* [TASK]: Search the data for the word "scientific" and copy every line that contains it.

* [RECORDED INFORMATION]:
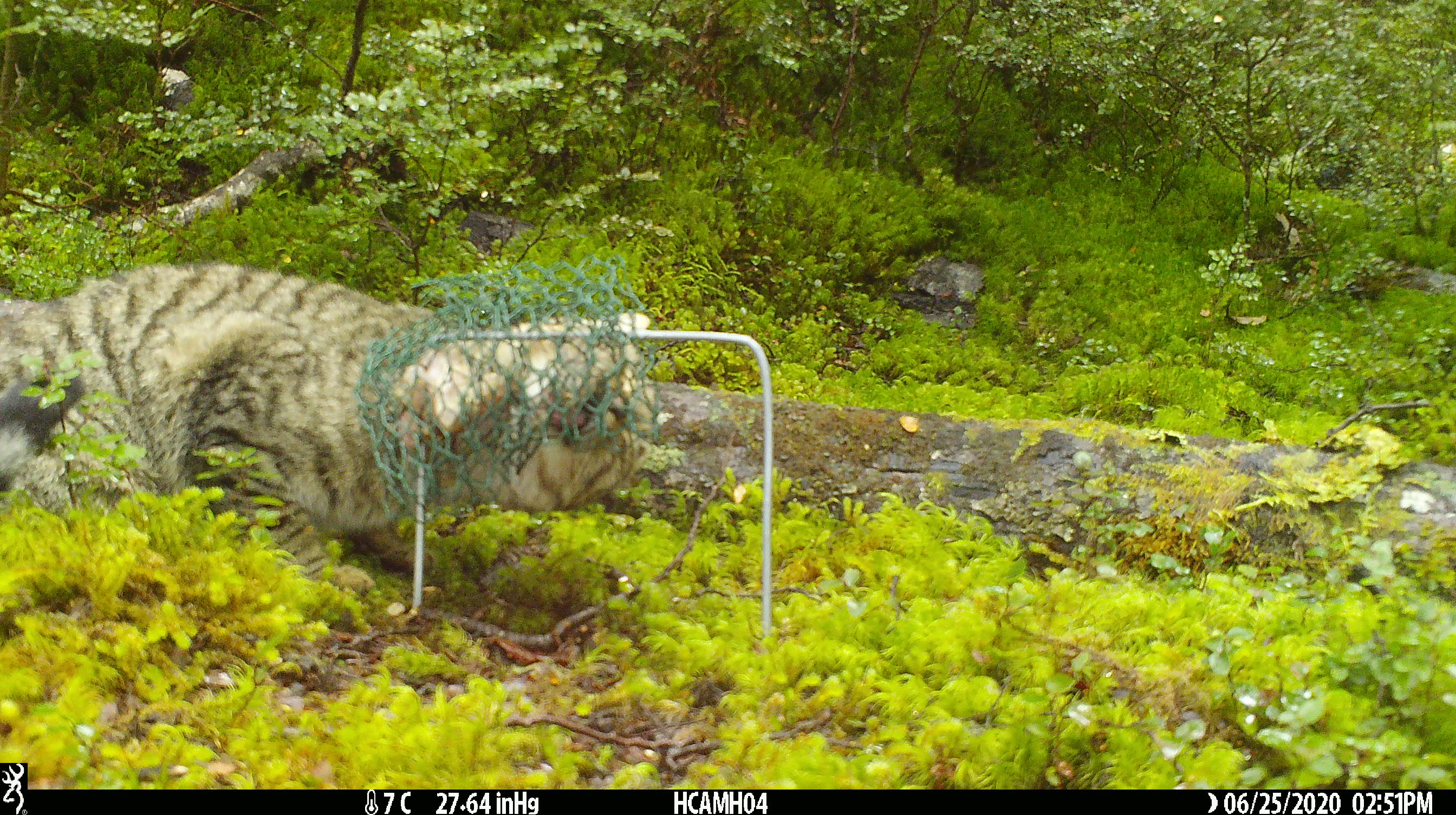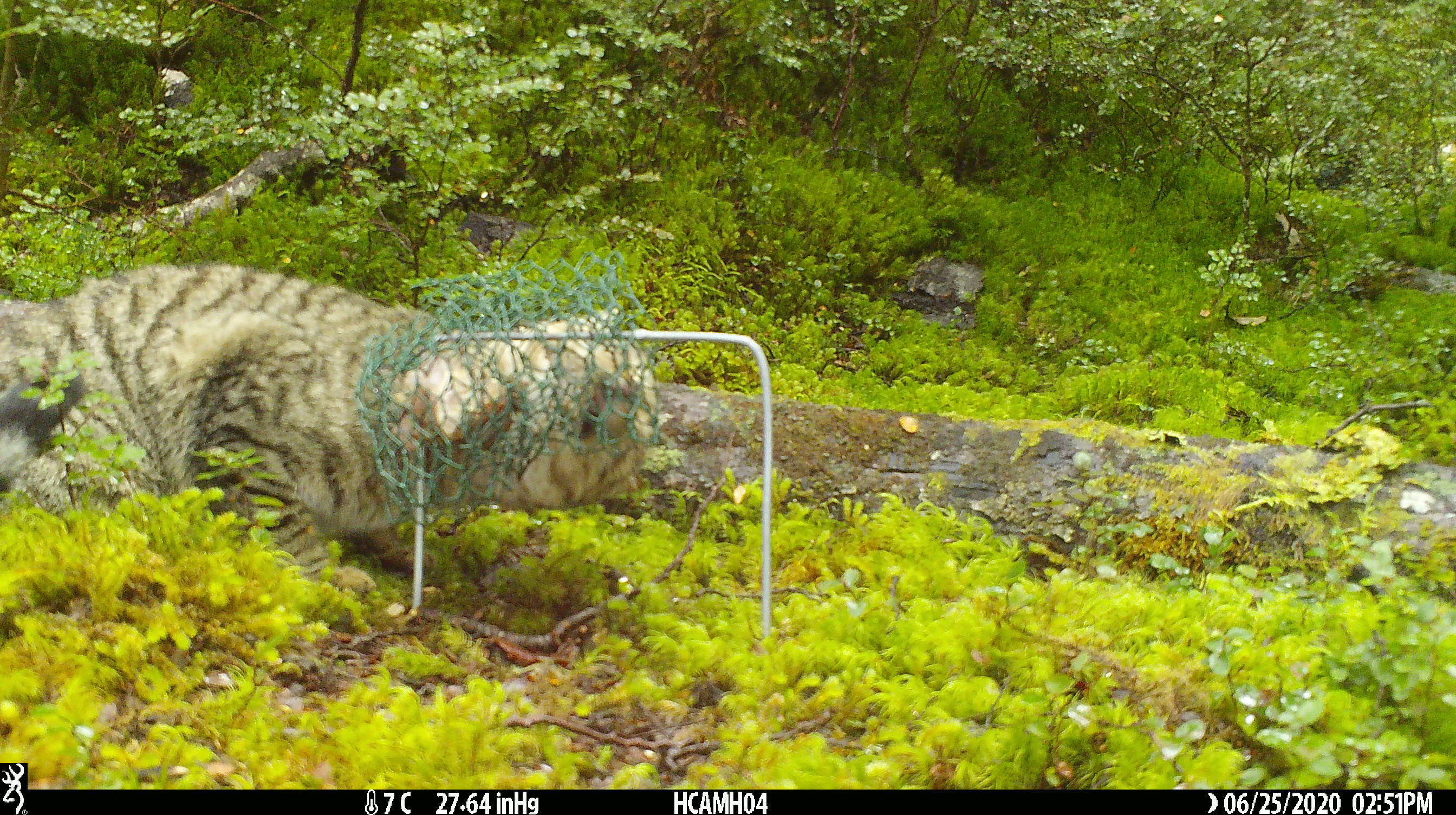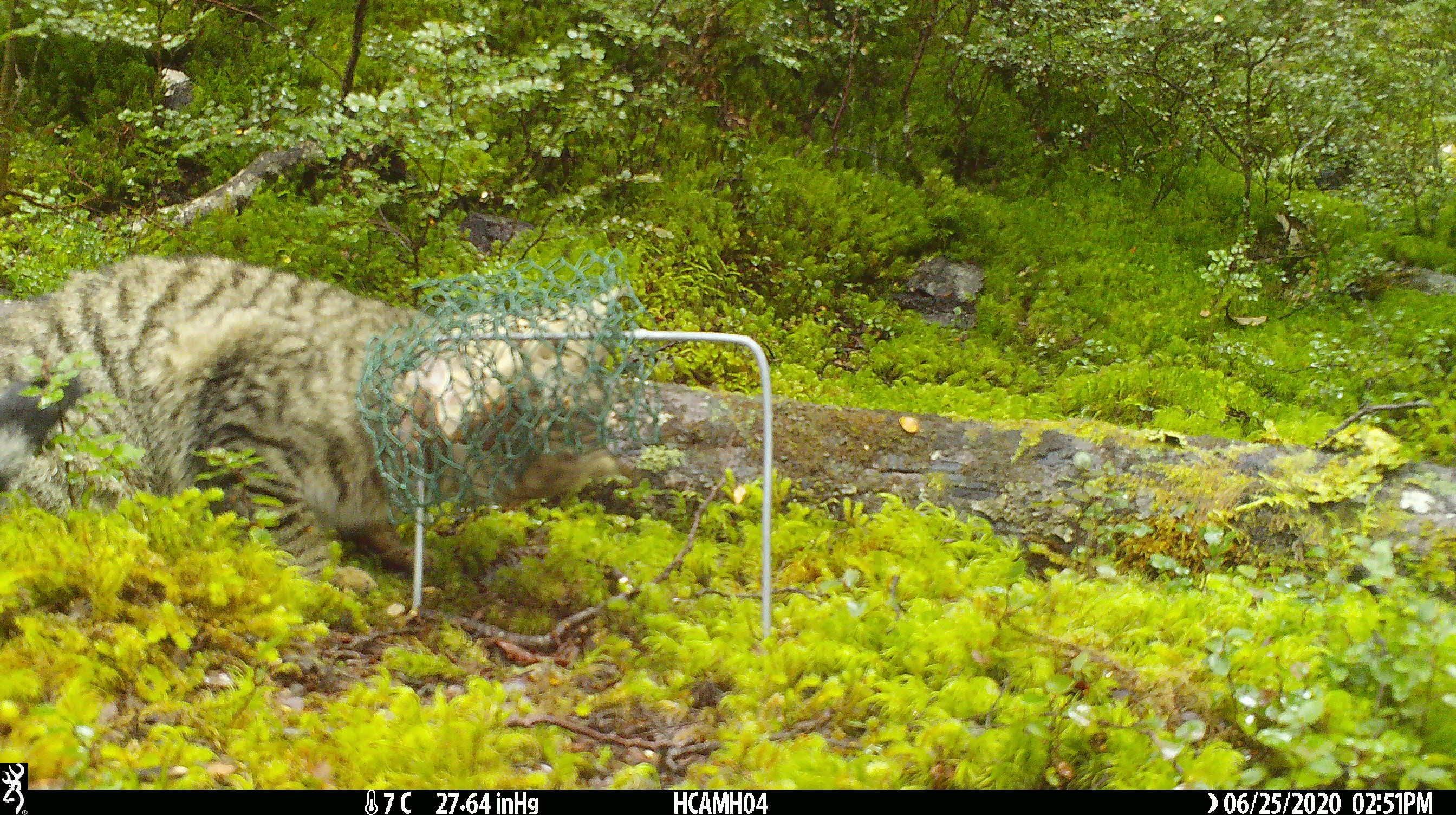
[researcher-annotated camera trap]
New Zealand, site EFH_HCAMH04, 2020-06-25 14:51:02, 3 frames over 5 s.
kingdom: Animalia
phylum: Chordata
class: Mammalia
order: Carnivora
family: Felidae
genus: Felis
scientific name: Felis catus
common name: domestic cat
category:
* * *
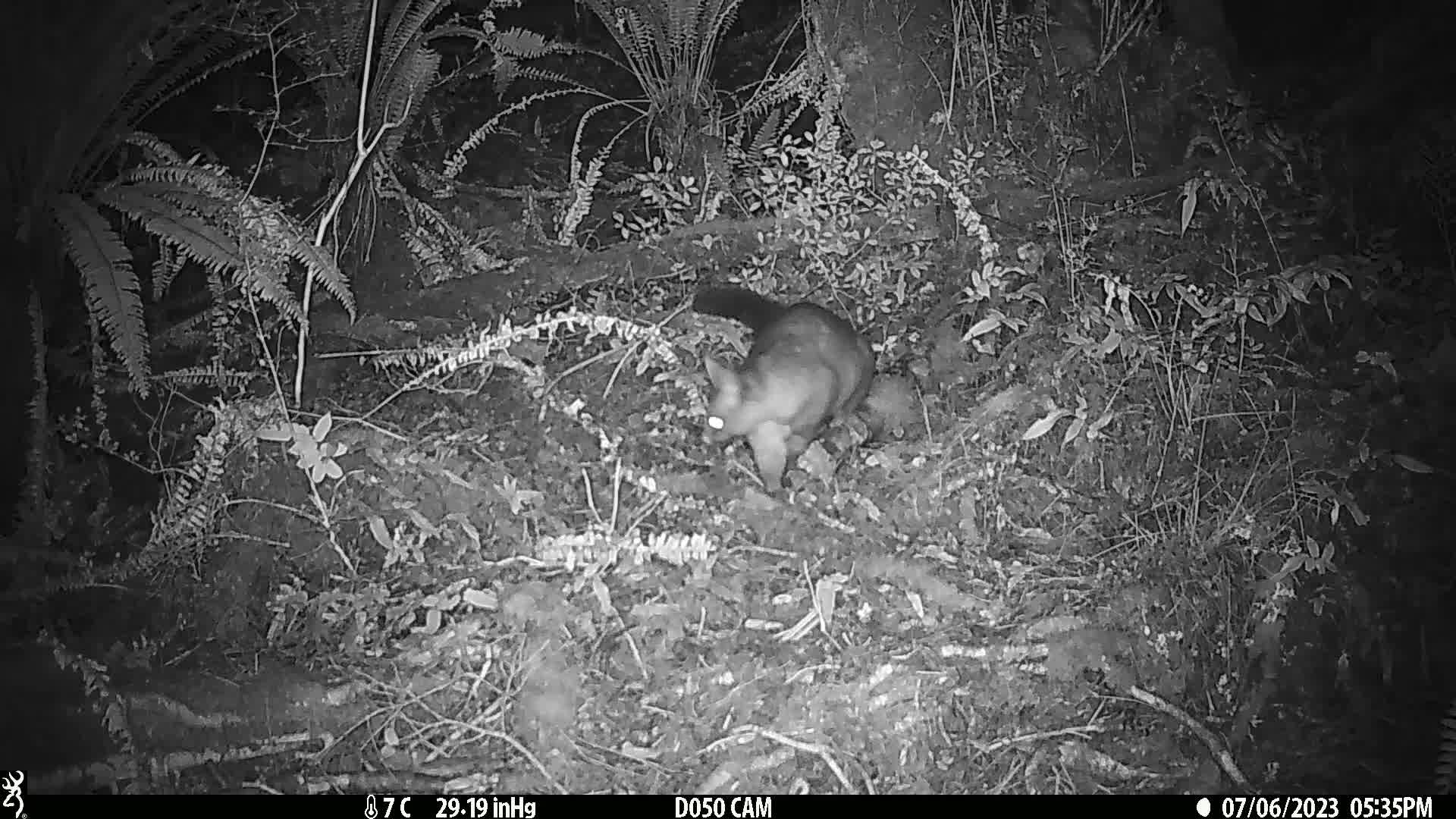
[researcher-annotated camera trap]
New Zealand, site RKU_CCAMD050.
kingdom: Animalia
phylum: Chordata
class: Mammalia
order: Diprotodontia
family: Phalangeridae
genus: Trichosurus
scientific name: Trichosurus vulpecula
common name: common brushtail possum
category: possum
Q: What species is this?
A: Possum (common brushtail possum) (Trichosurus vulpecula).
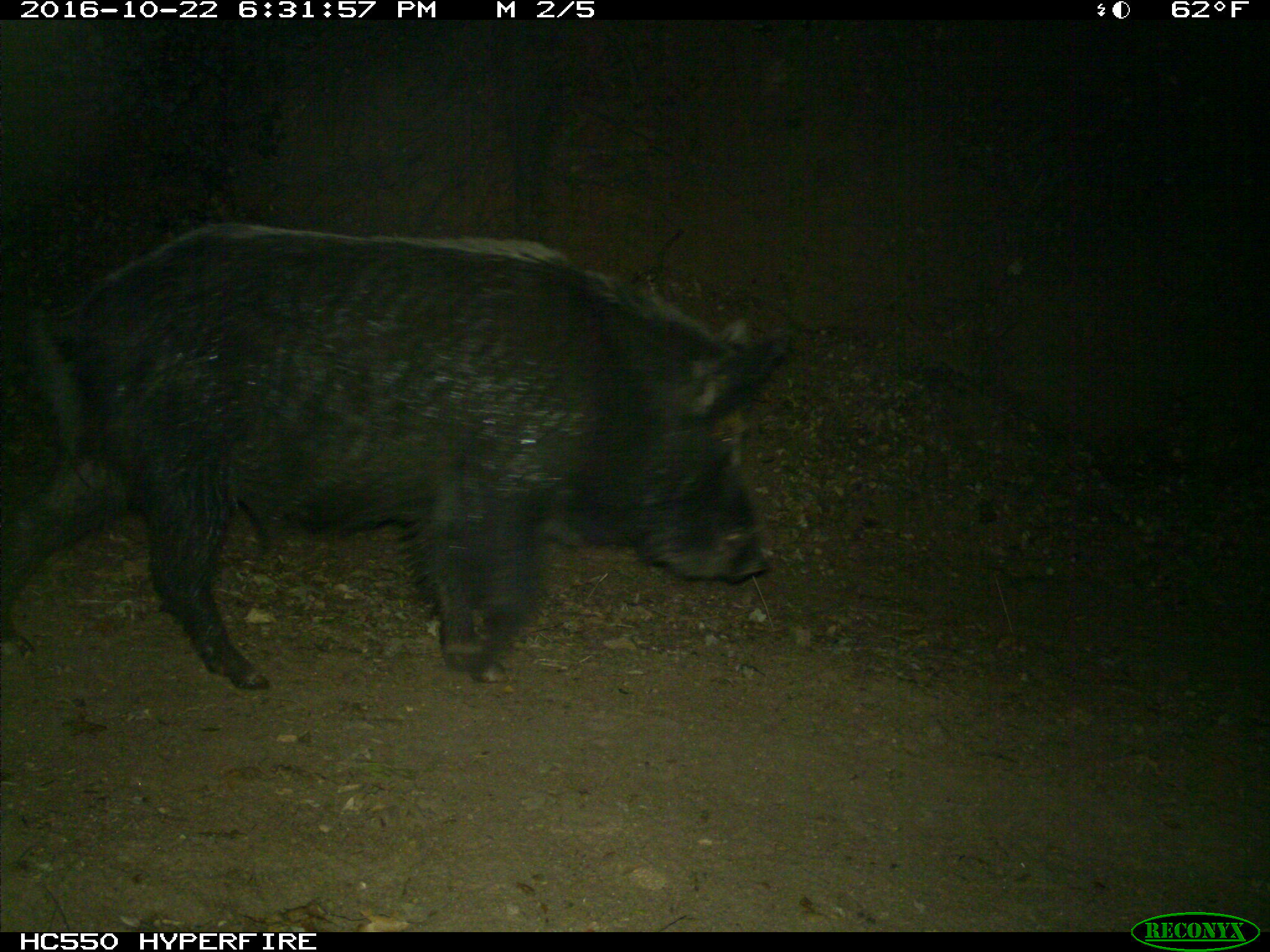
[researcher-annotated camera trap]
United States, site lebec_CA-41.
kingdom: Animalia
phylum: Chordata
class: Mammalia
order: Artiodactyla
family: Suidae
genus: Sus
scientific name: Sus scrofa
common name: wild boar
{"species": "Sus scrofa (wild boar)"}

* [WRITTEN ANSWER]:
scientific name: Felis catus
scientific name: Trichosurus vulpecula
scientific name: Sus scrofa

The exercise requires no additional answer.